TEXTAUSZUG »
________________

Wobei ich mir da auch nichts vormache: Auf Facebook lebt man in einer Blase, die man sich selbst zusammenstellt. Ich folge nicht nur vielen christlichen Seiten, sondern zum Beispiel auch nachrichtlichen Angeboten. Da herrscht manchmal ein Umgangston, dass ich mir denke: ‚Meine Güte, wo sind wir denn gelandet?‘.

Das ist manchmal sehr anstrengend. Aber diese Meinungen sind ja Realität, deshalb bringt es auch nichts, sich davor zu verschließen. Wenn sich jeder nur noch abkapselt und dort ist, wo ohnehin alle einer Meinung sind, ist das auch nicht zielführend. Da muss man vielleicht auch mal mutig sein und etwas dagegen setzen. Ein Problem ist natürlich, dass es manchmal Bots sind (Computerprogramme), die einem antworten. Das darf man nicht außer Acht lassen.
Für mich steht fest: Eine persönliche Begegnung kann nicht durch Social Media ersetzt werden.

Interview: Julia Hoffmann

 

Die nächsten Nightfever-Abende:

  • 11. August ab 18.30 Uhr in der Heilig-Geist-Kirche Fulda
  • 7. September ab 19.30 Uhr in der Augustinerkirche Mainz
  • 15. September ab 18 Uhr im Kaiserdom St. Bartholomäus Frankfurt

 

Hintergrund: Digitale soziale Netzwerke

  • Facebook hat 2,2 Milliarden aktive Nutzer. Aktiv bedeutet, dass sie das Netzwerk mindestens einmal im Monat nutzen.

________________

BEREITGESTELLTES MATERIAL »

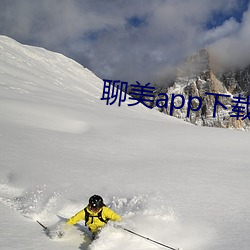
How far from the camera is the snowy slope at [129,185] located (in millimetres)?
4934

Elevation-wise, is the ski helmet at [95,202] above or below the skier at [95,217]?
above

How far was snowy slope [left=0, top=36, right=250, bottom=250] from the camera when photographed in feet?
16.2

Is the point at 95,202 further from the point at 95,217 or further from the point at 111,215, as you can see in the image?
the point at 111,215

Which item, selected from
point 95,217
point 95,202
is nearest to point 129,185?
point 95,217

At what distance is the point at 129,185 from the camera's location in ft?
23.7

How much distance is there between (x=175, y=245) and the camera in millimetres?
4777

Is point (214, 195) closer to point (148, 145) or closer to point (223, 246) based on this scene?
point (223, 246)

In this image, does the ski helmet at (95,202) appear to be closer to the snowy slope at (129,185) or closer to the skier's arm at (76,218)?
the skier's arm at (76,218)

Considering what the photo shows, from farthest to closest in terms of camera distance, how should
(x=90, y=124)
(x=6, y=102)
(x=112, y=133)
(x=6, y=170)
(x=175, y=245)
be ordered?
(x=6, y=102) → (x=90, y=124) → (x=112, y=133) → (x=6, y=170) → (x=175, y=245)

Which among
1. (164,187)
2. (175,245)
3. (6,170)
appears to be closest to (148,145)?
(164,187)

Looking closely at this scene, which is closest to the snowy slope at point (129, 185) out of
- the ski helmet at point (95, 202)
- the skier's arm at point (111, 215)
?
the skier's arm at point (111, 215)

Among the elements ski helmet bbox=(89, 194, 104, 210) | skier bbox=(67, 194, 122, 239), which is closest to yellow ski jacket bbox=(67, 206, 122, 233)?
skier bbox=(67, 194, 122, 239)

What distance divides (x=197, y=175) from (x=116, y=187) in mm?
2342

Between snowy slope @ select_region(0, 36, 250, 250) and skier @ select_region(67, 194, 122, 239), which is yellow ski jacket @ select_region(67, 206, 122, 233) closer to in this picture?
skier @ select_region(67, 194, 122, 239)
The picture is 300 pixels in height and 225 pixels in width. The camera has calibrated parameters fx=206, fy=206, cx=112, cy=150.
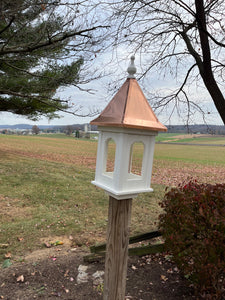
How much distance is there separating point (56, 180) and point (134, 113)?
275 inches

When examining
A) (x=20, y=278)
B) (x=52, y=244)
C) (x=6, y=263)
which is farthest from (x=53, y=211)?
(x=20, y=278)

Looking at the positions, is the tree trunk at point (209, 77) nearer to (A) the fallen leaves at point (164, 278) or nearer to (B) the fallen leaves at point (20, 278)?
(A) the fallen leaves at point (164, 278)

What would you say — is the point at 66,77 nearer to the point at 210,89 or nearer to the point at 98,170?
the point at 210,89

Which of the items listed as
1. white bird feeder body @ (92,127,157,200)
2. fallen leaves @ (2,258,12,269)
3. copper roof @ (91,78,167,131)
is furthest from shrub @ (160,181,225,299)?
fallen leaves @ (2,258,12,269)

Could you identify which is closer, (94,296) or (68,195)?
(94,296)

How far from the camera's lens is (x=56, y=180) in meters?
8.00

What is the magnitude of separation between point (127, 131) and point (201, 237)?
158cm

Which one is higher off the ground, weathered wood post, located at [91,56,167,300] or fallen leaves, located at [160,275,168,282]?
weathered wood post, located at [91,56,167,300]

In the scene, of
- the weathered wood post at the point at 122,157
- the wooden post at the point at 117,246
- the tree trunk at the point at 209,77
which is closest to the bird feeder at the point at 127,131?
the weathered wood post at the point at 122,157

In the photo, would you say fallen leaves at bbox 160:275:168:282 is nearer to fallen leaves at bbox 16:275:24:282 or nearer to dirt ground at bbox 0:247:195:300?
dirt ground at bbox 0:247:195:300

________________

ZU ERLEDIGENDE AUFGABEN »
1) Wie viele aktive Nutzer hat Facebook laut dem Textauszug?
2) Zeige jede Zeile der Auflistung, in der das Wort "leaves" vorkommt.

ANTWORTEN IN REIHENFOLGE »
1) 2,2 Milliarden

2)
Looking at the positions, is the tree trunk at point (209, 77) nearer to (A) the fallen leaves at point (164, 278) or nearer to (B) the fallen leaves at point (20, 278)?
(A) the fallen leaves at point (164, 278)
2. fallen leaves @ (2,258,12,269)
fallen leaves @ (2,258,12,269)
Which one is higher off the ground, weathered wood post, located at [91,56,167,300] or fallen leaves, located at [160,275,168,282]?
In the photo, would you say fallen leaves at bbox 160:275:168:282 is nearer to fallen leaves at bbox 16:275:24:282 or nearer to dirt ground at bbox 0:247:195:300?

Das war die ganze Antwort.